*EXERCICES À RÉALISER:*
• A. Recopiez fidèlement le passage du texte sur l'effet Google qui va de « L' effet Google, parfois » jusqu'à « semblent rester inchangés[4]. » inclus.
• B. Répondez brièvement à chacune de ces questions sur le texte consacré à l'effet Google.
(i) Quel autre nom donne-t-on parfois à l'effet Google ?
(ii) Selon le texte, qu'est-ce qui diminue nos capacités mémorielles ?
(iii) Sur combien d'expériences se basait l'étude de Betsy Sparrow, Jenny Liu et Daniel M. Wegner ?
• C. Rédigez la suite du texte sur l'effet Google en reprenant juste après sa dernière phrase.

L' effet Google, parfois aussi dénommé amnésie numérique[1] est un phénomène mondial décrit par diverses études comme la tendance à oublier les détails d'informations qui peuvent être facilement trouvées en ligne en utilisant les moteurs de recherche Internet, ou en utilisant des applications telles que la cartographie associée au GPS[2]. Mais la capacité à apprendre hors ligne[3] ou le souvenir subjectif d'une expérience semblent rester inchangés[4].
Cet effet pourrait aussi être vu comme une modification des informations et du niveau de détail que le cerveau jugerait important de retenir, modification qui affecterait nos relations à la réalité et augmenterait notre dépendance à l'égard de la technologie informatique. Cette technologie modifierait nos conditions de vies, mais aussi la manière dont nous mémorisons des informations telles que noms, repérage dans l'espace ou le temps, numéros de téléphone, dates d'anniversaires, événements personnels ou historiques, faits marquants. L'excès de confiance dans l'ordinateur et les moteurs de recherche diminue nos capacités mémorielle.
Cet effet a d'abord été décrit et nommé par Betsy Sparrow (Université Columbia), Jenny Liu (Université du Wisconsin-Madison) et Daniel M. Wegner (Université Harvard) dans un article paru en juillet 2011[5]. Leur étude se basait sur quatre expériences.

*ENTRÉES FOURNIES:*
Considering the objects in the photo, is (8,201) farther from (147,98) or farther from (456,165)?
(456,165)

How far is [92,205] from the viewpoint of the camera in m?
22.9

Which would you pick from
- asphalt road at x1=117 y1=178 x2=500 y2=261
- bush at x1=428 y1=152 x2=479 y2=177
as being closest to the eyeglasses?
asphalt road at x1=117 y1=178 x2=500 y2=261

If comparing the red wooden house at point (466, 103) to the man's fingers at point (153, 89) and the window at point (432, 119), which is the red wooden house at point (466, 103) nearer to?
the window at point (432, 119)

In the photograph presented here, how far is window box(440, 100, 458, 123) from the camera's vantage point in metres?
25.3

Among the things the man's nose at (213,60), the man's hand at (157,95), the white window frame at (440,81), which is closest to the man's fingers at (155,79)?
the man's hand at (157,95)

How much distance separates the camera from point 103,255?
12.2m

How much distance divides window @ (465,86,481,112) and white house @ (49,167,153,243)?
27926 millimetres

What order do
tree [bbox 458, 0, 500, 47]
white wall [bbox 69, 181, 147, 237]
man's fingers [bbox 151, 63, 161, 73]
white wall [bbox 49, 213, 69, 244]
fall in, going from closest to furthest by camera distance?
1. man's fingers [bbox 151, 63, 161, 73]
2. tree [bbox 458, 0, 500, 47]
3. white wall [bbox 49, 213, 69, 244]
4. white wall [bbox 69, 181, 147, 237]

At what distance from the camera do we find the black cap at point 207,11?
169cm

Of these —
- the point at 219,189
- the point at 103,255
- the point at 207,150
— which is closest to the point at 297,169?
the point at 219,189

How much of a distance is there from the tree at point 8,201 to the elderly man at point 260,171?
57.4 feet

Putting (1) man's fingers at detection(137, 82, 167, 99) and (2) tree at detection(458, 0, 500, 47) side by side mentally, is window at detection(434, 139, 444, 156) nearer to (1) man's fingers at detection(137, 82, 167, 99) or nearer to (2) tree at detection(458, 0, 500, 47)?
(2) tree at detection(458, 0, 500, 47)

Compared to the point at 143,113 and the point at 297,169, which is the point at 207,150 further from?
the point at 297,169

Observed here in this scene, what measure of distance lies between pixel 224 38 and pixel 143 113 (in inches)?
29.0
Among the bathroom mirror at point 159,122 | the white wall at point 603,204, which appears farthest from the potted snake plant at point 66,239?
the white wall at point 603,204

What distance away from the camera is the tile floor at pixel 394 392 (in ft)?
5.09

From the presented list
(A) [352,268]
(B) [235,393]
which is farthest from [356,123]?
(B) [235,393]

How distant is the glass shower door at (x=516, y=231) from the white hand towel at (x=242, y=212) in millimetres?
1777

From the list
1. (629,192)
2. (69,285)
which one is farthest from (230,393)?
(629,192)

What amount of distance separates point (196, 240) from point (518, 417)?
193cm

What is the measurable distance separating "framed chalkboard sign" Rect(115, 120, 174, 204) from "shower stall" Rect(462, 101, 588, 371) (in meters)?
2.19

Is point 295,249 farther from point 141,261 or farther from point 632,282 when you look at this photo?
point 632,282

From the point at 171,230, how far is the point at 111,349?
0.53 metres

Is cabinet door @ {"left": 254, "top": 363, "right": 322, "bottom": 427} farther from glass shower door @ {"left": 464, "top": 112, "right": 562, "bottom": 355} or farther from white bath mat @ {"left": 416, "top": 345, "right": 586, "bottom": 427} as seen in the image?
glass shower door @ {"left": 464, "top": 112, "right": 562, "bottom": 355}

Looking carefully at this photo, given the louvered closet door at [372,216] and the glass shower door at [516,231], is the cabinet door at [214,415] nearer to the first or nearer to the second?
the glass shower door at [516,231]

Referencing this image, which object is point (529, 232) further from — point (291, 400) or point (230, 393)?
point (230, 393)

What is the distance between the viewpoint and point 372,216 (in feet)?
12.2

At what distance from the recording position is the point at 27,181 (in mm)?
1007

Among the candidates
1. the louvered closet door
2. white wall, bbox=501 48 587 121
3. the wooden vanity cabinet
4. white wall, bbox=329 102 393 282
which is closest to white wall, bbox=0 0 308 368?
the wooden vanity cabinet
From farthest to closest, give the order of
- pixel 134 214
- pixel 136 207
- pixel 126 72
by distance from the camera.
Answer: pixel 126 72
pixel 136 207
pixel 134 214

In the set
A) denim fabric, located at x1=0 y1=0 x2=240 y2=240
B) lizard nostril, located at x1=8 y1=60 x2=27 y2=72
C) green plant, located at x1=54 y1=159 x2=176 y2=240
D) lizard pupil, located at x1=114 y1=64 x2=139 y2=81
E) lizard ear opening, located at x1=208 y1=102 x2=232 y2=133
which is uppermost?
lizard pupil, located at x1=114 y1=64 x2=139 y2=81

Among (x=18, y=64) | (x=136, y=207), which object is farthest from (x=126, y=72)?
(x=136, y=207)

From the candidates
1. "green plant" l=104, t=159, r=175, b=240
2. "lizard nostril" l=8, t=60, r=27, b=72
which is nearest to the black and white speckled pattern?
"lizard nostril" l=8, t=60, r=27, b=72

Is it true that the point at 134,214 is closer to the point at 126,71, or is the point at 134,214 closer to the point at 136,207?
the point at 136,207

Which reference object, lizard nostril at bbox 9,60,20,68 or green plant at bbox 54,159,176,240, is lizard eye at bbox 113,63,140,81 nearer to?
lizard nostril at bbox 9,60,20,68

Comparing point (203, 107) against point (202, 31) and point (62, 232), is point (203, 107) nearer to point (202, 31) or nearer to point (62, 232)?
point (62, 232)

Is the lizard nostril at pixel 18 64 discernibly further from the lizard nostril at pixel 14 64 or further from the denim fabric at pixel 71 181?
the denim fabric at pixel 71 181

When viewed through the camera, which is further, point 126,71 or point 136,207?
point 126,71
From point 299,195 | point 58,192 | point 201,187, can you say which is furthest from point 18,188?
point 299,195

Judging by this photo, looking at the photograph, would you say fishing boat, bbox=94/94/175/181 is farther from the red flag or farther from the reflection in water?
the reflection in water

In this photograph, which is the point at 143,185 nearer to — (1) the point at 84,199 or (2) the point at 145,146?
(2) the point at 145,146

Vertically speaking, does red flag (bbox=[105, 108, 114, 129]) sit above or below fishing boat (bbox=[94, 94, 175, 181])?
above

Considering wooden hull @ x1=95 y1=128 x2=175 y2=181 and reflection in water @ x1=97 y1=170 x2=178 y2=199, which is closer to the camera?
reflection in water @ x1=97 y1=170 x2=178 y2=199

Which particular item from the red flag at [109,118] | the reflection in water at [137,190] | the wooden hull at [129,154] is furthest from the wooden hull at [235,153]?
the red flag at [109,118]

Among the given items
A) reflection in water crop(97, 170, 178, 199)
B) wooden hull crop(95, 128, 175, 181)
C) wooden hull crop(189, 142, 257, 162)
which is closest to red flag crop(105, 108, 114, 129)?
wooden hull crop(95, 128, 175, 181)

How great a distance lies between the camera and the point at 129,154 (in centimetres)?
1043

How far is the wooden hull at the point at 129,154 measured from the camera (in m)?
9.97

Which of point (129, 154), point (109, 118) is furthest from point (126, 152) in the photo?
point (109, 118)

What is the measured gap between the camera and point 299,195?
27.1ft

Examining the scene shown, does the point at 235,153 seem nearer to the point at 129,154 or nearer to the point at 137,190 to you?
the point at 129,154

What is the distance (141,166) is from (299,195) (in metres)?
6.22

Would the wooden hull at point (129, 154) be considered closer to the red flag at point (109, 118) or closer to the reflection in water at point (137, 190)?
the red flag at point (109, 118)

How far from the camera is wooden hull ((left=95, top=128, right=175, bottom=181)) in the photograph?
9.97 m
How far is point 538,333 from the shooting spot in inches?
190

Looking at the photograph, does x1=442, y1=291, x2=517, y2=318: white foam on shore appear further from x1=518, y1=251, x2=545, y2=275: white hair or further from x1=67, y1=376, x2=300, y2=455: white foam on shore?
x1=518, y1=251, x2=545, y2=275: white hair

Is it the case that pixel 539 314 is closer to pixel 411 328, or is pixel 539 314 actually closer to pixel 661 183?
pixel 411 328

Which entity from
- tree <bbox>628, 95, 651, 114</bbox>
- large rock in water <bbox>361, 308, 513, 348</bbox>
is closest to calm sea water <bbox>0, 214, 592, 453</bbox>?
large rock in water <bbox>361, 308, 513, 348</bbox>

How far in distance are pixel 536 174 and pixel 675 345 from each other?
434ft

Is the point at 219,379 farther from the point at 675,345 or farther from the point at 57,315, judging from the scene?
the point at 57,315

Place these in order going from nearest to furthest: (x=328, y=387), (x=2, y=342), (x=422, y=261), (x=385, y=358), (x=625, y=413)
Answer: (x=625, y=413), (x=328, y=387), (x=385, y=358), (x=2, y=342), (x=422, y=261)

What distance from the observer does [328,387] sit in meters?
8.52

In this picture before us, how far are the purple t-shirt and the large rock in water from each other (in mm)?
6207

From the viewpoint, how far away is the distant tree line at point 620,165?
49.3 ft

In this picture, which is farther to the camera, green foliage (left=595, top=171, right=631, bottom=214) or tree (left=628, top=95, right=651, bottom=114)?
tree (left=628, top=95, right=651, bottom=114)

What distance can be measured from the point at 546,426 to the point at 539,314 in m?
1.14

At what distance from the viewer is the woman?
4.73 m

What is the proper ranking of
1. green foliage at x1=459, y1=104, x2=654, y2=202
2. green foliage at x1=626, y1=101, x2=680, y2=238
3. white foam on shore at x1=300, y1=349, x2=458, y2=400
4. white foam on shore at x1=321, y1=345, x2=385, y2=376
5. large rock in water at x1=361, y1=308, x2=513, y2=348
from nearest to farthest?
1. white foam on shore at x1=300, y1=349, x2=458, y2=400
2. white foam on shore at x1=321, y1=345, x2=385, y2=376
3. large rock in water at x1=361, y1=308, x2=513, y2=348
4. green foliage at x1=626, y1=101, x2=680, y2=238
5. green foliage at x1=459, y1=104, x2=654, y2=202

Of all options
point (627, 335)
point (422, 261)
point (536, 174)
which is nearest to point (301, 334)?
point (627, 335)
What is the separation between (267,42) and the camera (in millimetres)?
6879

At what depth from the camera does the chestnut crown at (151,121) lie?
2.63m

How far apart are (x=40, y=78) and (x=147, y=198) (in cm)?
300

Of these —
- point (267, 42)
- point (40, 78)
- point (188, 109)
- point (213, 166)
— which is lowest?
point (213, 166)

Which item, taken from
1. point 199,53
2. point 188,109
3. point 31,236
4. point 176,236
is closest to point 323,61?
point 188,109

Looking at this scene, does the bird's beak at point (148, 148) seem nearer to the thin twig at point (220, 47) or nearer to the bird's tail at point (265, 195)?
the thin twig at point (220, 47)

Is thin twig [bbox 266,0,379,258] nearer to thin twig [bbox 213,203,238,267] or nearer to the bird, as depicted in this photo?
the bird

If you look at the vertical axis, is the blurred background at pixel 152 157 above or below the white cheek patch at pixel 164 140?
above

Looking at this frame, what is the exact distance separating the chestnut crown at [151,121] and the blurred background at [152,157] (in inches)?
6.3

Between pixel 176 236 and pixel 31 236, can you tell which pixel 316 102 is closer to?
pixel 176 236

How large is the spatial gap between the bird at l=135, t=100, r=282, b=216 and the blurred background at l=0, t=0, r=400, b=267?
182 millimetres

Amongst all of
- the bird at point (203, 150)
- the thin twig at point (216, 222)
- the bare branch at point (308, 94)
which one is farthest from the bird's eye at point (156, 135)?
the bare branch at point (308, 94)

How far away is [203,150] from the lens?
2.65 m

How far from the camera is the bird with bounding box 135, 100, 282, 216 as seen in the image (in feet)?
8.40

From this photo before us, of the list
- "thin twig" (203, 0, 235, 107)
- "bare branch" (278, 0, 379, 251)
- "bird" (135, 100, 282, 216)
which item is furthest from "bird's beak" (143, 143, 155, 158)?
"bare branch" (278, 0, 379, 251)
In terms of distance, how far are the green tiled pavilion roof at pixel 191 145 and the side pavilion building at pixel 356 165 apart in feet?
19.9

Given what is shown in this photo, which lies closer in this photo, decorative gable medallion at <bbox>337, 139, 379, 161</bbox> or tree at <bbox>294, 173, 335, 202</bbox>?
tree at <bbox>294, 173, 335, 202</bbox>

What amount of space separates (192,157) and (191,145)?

*RÉPONSES ATTENDUES:*
• A.
L' effet Google, parfois aussi dénommé amnésie numérique[1] est un phénomène mondial décrit par diverses études comme la tendance à oublier les détails d'informations qui peuvent être facilement trouvées en ligne en utilisant les moteurs de recherche Internet, ou en utilisant des applications telles que la cartographie associée au GPS[2]. Mais la capacité à apprendre hors ligne[3] ou le souvenir subjectif d'une expérience semblent rester inchangés[4].

• B.
(i) L'amnésie numérique.
(ii) L'excès de confiance dans l'ordinateur et les moteurs de recherche.
(iii) Sur quatre expériences.

• C.
Le terme "amnésie numérique" a été proposé par Kaspersky Lab à propos des résultats d'une enquête non examinée en 2015 par le fournisseur de sécurité, qui a déclaré : "Les résultats révèlent que 'l'effet Google' s'étend probablement au-delà des faits en ligne pour inclure des informations personnelles importantes"[1]. Au lieu de se souvenir des détails, 91 % des personnes ont utilisé Internet et 44 % ont utilisé leur smartphone[1]. Aux États-Unis, Kaspersky Lab a interrogé 1 000 consommateurs âgés de 16 à 55 ans et plus ; la plupart ne pouvaient pas se souvenir d'informations importantes telles que des numéros de téléphone qui auraient dû être familiers, ce qui a conduit à la conclusion qu'ils avaient oublié les informations en raison de la facilité de les trouver à l'aide d'appareils[7].
Une étude naturaliste et deux autres, contrôlées ont évalué les effets de l'utilisation des médias sociaux sur trois aspects de l'expérience : la mémoire, l'engagement et le plaisir. Les psychologues ont comparé la mémorisation d'expériences récentes chez des gens qui ont enregistré et partagé ces expériences via des médias sociaux, par rapport à d'autres gens n'ayant pas, eux, utilisé de médias sociaux.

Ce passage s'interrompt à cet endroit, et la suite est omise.